The visas for the Rostropoviches were due to expire March 25. When the artists left the Soviet Union in 1974, they said they intended to return. But on Feb. 7, while announcing a European tour for the National Symphony, Rostropovich said that it would be "very very difficult" to predict whether the Soviet authorities would extend his visa again. In 1974, he was granted a two-year extension, but could only get one-year extensions thereafter.

In 1975, Rostropovich wrote that "for my wife and me, being abroad is not an escape from Russia but the only way to realize our musical dreams by which we express our love for Russia and our great people."

Yesterday's announcement came on the first anniversary of the arrest of dissident Anatoly Schransky, whose trial on treason charges is thought to be imminent. At a news conference here, fellow dissidents announced that the 30-year-old computer expert has rejected the defense lawyer appointed for him by the authorities. The Soviet press has attempted to link Scharansky to the U.S. Central Intelligence Agency.

News of the action against the Rostropoviches came in a small article in Izvestia, the official government newspaper. The paper declared, under the headline "Ideological Degenerates":

"Having left several years ago on a foreign journey, Rostropovich and Vishnevskaya are showing no desire to return to the Soviet Union, have carried on unpatriotric activity and have besmirched the Soviet social system and the status of a citizen of the U.S.S.R. They systematically provided material assistance to subversive anti-Soviet centers and other foreign organizations hostile to the Soviet Union. In 1976-77, for example, they gave several concerts whose income revenue went to help white immigrant organizations.
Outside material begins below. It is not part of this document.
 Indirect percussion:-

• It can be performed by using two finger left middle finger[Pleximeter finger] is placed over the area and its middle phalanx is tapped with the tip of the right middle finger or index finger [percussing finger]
"Formally remaining Soviet citizens, Rostropovich and Vishnevskaya in essence became ideological degenerates, carrying on activities directed against the Soviet Union and the Soviet people.

"Taking into consideration that Rostropovich and Vishnevskaya are systematically carrying out activities harmful to the prestige of the U.S.S.R. and incompatible with maintaining Soviet citizenship, the Presidium of the Supreme Soviet has resolved on the basis of Article Seven of Soviet law to deprive (them) of citizenship for activities besmirching the status of citizens of the U.S.S.R."
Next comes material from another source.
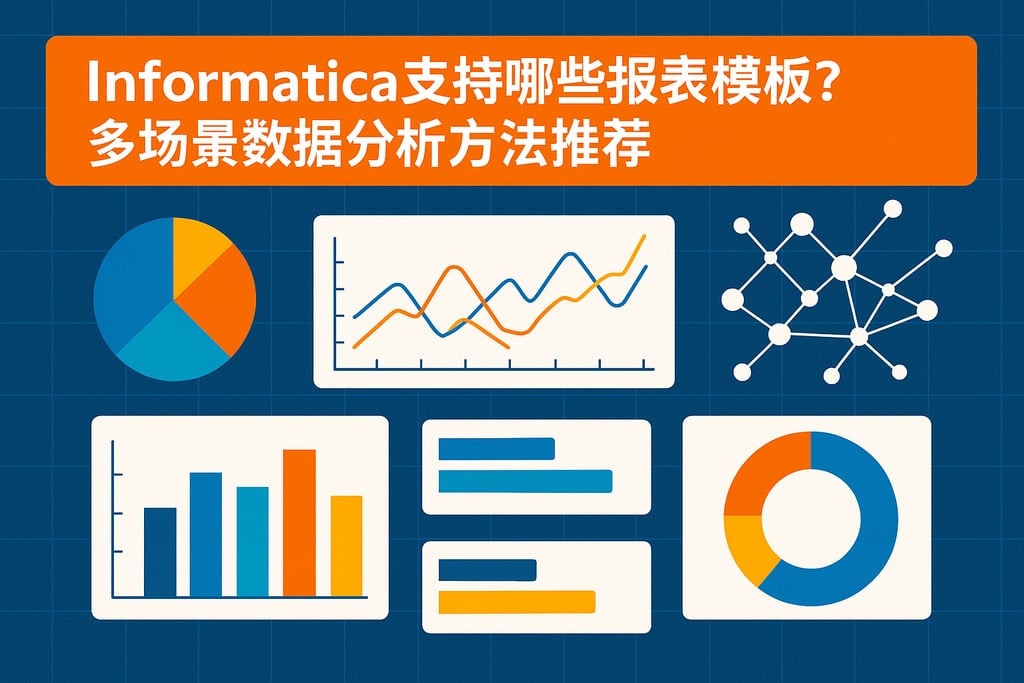 Informatica支持哪些报表模板？
多场景数据分析方法推荐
Rostropovich has long been a thorn in the side of the Kremlin, where political orthodoxy ranks well ahead of artistic freedoms. In recent years, this heavy-handed insistence on artistic conservatism and ideological silence has resulted in leading an extraordinary number of virtuosos from Soviet dance and music to seek fulfillment in the West. Such artists as Rudolph Nureyev, Mikhail Baryshnikov and Natalia Makarova have defected, bringing with them artistic impact that has profoundly changed Western ballet technique.

Rostropovich, 50, has had a similar impact on Western audiences in his dual roles as a stunning conductor and as a virtuoso of the fabled instrument of the late Pablo Casals. Rostropovich served as guest conductor of the National Symphony and became its musical director in 1977, succeeding Antal Dorati. Dorati had raised the orchestra from a level of competence to one of excellence.

An electrifying performer with interpretive skills at the podium equal to those of the world's finest conductors, Rostropovich set as his goal raising the National from excellence to brilliance.

In his first year, he was mildly criticized for setting forth a program that lacked excitement. Last month, he announced that the new season would include world premiers of compositions by Henri Dutilleux, Alan Hovhaness, Witold Lutoskawski, Andreas Makris and Gunther Schuller.

The Soviet action against the Rostropoviches came as another well-known Soviet artist, director Yuri Lyubimov of the famed Taganka Theater, is under attack by the Soviet press for remarks made last summer in Italy that have been seen as critical of the Soviet system.